Habitat conservation programme
The Yellow-eyed Penguin Trust was formed in 1987 after research indicated a dramatic decline in the penguin population on mainland New Zealand. The aim was to rebuild the population to self-sustaining levels.
The Trust’s work involves the conservation of coastal ecosystems that include yellow-eyed penguin breeding habitats.It has protected yellow-eyed penguin habitats along the Otago and Southland coastlines by establishing penguin reserves, producing native plants in its nursery, providing fencing to protect nests from wandering stock, replanting breeding areas with tens of thousands of native trees and shrubs, trapping predators such as stoats and ferrets, funding research and advocacy, and educating about the need for penguin conservation.
Ironically, the Trust’s success creates an urgency to work harder as, the expanding distribution of penguins demands more native vegetation be planted to provide nest sites and needs more protection from predation.

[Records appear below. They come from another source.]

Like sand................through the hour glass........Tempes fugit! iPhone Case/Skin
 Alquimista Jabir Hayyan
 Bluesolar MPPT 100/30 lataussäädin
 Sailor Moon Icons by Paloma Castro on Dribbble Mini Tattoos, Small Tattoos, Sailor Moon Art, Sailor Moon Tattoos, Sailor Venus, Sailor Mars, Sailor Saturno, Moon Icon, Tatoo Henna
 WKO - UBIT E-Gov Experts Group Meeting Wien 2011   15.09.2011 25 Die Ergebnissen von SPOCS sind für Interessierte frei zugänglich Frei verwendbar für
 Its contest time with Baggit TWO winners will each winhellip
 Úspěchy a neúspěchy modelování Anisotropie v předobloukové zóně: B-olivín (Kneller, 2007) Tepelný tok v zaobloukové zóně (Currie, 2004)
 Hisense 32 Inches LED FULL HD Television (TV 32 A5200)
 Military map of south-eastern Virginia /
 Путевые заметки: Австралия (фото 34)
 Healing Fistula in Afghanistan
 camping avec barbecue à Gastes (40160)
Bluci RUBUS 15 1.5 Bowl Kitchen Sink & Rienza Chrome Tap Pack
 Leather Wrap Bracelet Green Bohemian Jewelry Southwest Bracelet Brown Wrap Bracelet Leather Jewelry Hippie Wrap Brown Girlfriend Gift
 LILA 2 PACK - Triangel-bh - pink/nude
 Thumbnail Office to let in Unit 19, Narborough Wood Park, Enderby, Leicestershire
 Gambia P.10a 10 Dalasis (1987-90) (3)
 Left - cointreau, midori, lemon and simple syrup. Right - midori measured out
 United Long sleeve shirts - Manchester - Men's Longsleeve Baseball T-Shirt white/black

Riparian – native plants for waterways
Water quality and the environment for aquatic life, birds and insects can both be improved by fencing-off waterways and planting-out the riparian strip with native plants. Download this PDF for helpful information on how you can get started rejuvenating a freshwater habitat in your community. This could include a coastal estuary where yellow-eyed penguins nest, as the Yellow-eyed Penguin Trust has done at Tavora Reserve in East Otago.